This group had come to a new insight in the Genesis narrative – one that was unique in church history. When God told Eve she would desire Adam, but he would rule over her, He meant she would desire to rule over him! They compared curse of Eve with God’s conversation with Cain. Just like sin desired to have Cain, but he had to dominate it, in like manner women would desire to dominate their husbands (like a serpent in waiting) and their husbands would dominate them. They did not believe the husband *should* dominate, but they saw it as a common outworking of the woman’s controlling nature. There would be constant conflict between the identities. It would be all about power and the woman would usually start it.
Their conclusion was that men needed to lead and women to follow in order to have a healthy society, but women would always desire to buck that system, throwing culture into chaos.
Anyone familiar with the therapeutic tendencies of Postmodern culture, the influence of Maslow’s Hierarchy, the belief that gender is our core identity, or the Postmodern insistence in breaking people up into monolithic identity groups and then analyzing through power structures, can surely see the irony of this little group fighting valiantly against our American culture.
Another Postmodern tendency they share is that of using subjective feelings to define words. Anyone who has read Lewis’s “Men Without Chests” will know what I mean.
Postmoderns build definitions this way all the time.
“I feel like a woman,” says the man, and so he is. Subjective feelings dictate objective reality. The Complementarians seem to share this same magic. Here’s an example from a well known Comp leader when asked whether he’d listen to a woman speak about the Bible in a non pastoral role:
“I felt that woman on the radio was becoming more and more an authority to me, so I stopped listening.” Notice authority is defined based on subjective feelings and not in any objective ability to follow through with discipline of any kind. This trick allows for another Postmodern specialty – equivocation. Now he can apply all the verses about women and authority any time he has an uncomfortable feeling and he no longer needs to listen!
So, Complementariams have a tendency to psychologicalize Biblical roles in our therapeutic age.
They redefine words based on personal feelings.
They break men and women up into monolithic identity groups and put them against each other in a never ending power struggle – in an age where social Marxism is everywhere.
They put a heavy emphasis on a Maslow-ish self actualization by writing an enormous amount on how to properly live within your gender identity, with the assumption it is your core identity. Not even being a Christian is core because you are either a man Christian or a woman Christian right down to your soul.

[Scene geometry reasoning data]
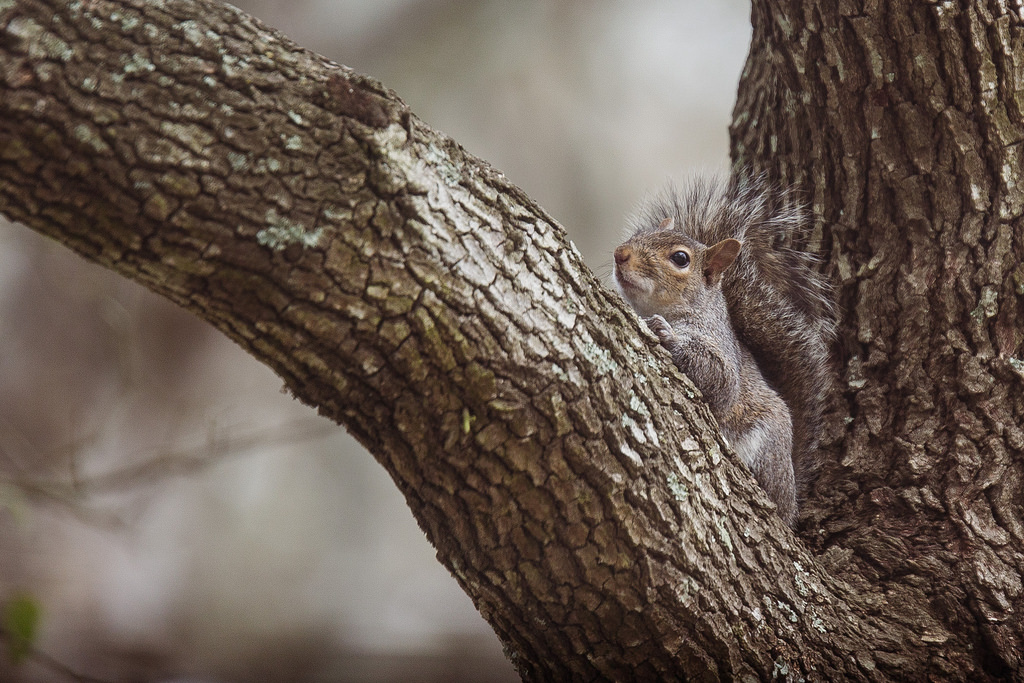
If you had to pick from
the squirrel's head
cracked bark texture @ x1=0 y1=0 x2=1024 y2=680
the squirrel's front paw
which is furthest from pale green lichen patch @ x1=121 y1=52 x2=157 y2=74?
the squirrel's head

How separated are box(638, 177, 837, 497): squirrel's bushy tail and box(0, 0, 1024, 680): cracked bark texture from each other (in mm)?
78

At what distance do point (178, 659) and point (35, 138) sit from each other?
4.91 meters

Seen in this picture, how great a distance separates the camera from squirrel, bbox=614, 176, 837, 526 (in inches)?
85.8

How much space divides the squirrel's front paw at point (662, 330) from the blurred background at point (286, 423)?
2.28 meters

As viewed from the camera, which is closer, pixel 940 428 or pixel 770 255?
pixel 940 428

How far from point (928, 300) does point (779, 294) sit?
1.48 feet

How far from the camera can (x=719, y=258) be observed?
7.96 feet

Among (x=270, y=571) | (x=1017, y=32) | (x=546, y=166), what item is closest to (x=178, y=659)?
(x=270, y=571)

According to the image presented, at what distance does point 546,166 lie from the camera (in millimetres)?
6715

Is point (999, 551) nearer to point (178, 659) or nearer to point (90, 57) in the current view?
point (90, 57)

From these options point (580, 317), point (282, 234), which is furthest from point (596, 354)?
point (282, 234)

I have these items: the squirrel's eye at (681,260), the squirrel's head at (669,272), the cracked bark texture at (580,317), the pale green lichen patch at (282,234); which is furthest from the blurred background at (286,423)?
the pale green lichen patch at (282,234)

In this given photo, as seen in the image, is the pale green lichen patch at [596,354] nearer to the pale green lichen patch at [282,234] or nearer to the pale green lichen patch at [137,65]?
the pale green lichen patch at [282,234]

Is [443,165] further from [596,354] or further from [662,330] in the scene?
[662,330]
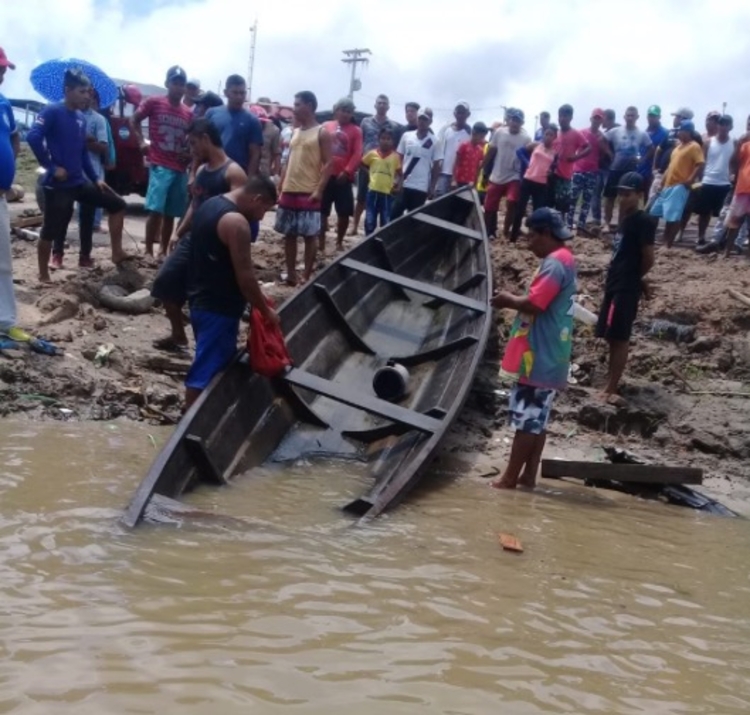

**Check your understanding**.
**a)** Reproduce the passage on Complementarians word for word, starting at "They redefine words" and ending at "to your soul.".
**b)** Does each statement agree with the passage on Complementarians? Answer yes or no for each and quote the words of the passage that decide it. (i) The group compared the curse of Eve with God's conversation with Cain. (ii) The Comp leader kept listening to the woman on the radio. (iii) The group's insight was a common one in church history.

**Solutions to each task**.
**a)**
They redefine words based on personal feelings.
They break men and women up into monolithic identity groups and put them against each other in a never ending power struggle – in an age where social Marxism is everywhere.
They put a heavy emphasis on a Maslow-ish self actualization by writing an enormous amount on how to properly live within your gender identity, with the assumption it is your core identity. Not even being a Christian is core because you are either a man Christian or a woman Christian right down to your soul.

**b)**
(i) Yes: "They compared curse of Eve with God’s conversation with Cain."
(ii) No: "so I stopped listening."
(iii) No: "one that was unique in church history."